10.3.3 Implementation of Processes in UNIX
A process in UNIX is like an iceberg: what you see is the part above the water, but there is also an important part underneath. Every process has a user part that runs the user program. However, when one of its threads makes a system call, it traps to kernel mode and begins running in kernel context, with a different memory map and full access to all machine resources. It is still the same thread, but now with more power and also its own kernel mode stack and kernel mode program counter. These are important because a system call can block part way through, for example, waiting for a disk operation to complete. The program counter and registers are then saved so the thread can be restarted in kernel mode later.
The kernel maintains two key data structures related to processes, the process table and the user structure. The process table is resident all the time and contains information needed for all processes, even those that are not currently present in memory. The user structure is swapped or paged out when its associated process is not in memory, in order not to waste memory on information that is not needed.
The information in the process table falls into the following broad categories:
Scheduling parameters. Process priority, amount of CPU time consumed recently, amount of time spent sleeping recently. Together, these are used to determine which process to run next.
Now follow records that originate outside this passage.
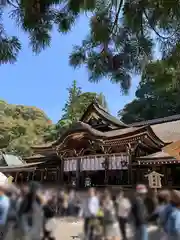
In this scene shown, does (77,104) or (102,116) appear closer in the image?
(102,116)

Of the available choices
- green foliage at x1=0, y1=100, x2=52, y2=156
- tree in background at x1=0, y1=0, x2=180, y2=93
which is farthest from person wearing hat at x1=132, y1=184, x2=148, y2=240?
green foliage at x1=0, y1=100, x2=52, y2=156

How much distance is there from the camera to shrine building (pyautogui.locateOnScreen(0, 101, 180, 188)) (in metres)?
8.39

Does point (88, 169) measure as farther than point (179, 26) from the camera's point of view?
Yes

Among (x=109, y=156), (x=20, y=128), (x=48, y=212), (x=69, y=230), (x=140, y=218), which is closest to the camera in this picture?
(x=140, y=218)

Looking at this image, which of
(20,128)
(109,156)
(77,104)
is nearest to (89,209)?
(109,156)

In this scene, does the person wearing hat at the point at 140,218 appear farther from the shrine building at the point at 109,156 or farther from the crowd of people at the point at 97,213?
the shrine building at the point at 109,156

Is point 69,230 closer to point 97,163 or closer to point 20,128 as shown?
point 97,163

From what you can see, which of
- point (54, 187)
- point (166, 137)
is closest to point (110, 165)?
point (166, 137)

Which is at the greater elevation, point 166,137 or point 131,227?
point 166,137

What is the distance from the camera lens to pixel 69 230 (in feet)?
5.91

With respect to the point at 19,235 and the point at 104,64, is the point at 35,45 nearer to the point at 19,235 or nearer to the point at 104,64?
the point at 104,64

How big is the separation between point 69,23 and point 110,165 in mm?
7282

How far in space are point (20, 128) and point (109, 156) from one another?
2189 cm

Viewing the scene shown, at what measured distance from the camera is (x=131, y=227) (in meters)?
1.56
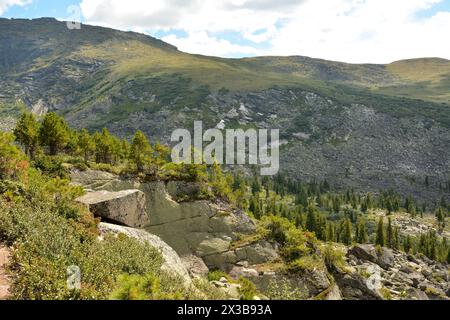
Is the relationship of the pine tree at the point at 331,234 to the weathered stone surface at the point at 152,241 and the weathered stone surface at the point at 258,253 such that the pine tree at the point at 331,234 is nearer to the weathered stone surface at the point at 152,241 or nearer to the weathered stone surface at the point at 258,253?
the weathered stone surface at the point at 258,253

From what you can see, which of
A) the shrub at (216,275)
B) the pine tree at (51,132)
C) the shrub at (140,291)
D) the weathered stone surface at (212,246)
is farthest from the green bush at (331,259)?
the shrub at (140,291)

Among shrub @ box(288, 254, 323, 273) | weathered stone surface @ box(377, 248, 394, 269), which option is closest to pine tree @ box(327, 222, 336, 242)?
weathered stone surface @ box(377, 248, 394, 269)

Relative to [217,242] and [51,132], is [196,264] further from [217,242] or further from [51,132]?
[51,132]

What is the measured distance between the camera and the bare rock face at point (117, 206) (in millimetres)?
38656

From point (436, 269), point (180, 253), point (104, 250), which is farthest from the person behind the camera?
point (436, 269)

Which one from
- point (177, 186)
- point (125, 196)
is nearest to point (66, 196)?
point (125, 196)

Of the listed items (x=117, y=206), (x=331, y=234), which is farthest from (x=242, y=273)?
(x=331, y=234)

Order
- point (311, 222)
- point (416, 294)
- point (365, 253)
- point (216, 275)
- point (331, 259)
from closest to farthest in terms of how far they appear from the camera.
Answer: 1. point (216, 275)
2. point (331, 259)
3. point (416, 294)
4. point (365, 253)
5. point (311, 222)

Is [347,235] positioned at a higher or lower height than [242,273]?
lower

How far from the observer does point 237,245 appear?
58031 millimetres

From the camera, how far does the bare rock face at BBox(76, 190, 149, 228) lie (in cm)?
3866

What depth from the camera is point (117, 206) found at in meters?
39.6
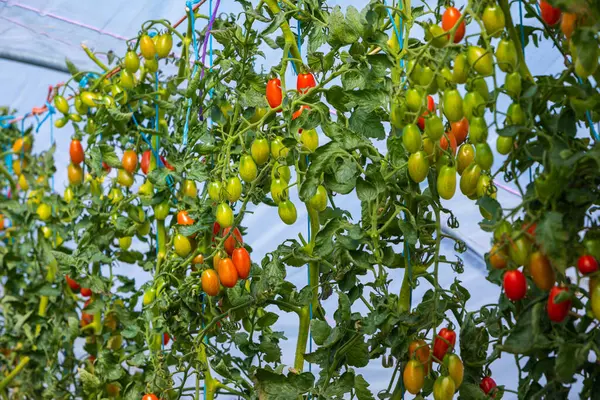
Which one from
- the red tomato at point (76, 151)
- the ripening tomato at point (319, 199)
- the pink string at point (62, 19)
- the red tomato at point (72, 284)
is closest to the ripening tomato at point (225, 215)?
the ripening tomato at point (319, 199)

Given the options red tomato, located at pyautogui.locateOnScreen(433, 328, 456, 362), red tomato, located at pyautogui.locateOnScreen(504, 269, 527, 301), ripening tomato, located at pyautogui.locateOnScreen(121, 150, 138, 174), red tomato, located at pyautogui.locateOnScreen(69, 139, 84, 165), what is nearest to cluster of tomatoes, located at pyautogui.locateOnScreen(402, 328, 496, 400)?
red tomato, located at pyautogui.locateOnScreen(433, 328, 456, 362)

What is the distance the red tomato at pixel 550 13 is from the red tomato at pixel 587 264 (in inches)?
10.2

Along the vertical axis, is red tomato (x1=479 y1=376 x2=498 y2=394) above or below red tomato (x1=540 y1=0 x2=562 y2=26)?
below

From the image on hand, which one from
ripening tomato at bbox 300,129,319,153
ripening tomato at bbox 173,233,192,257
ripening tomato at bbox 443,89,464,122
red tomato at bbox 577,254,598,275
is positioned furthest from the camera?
ripening tomato at bbox 173,233,192,257

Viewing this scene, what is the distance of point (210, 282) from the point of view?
3.99 ft

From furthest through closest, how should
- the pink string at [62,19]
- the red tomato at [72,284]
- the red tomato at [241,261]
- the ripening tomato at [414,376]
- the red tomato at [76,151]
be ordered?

Memory image. Pointers to the text, data, and stack segments, or, if paging is used, to their page tables. If the text segment is shared, the text pointer points to the shared text table. When the process is not in memory, information about how to find its parts on disk is here too.
Signals. Masks showing which signals are being ignored, which are being caught, which are being temporarily blocked, and which are in the process of being delivered.
Miscellaneous. Current process state, event being waited for, if any, time until alarm clock goes off, PID, PID of the parent process, and user and group identification.
The user structure contains information that is not needed when the process is not physically in memory and runnable. For example, although it is possible for a process to be sent a signal while it is swapped out, it is not possible for it to read a file. For this reason, information about signals must be in the process table, so they are in memory all the time, even when the process is not present in memory. On the other hand, information about file descriptors can be kept in the user structure and brought in only when the process is in memory and runnable.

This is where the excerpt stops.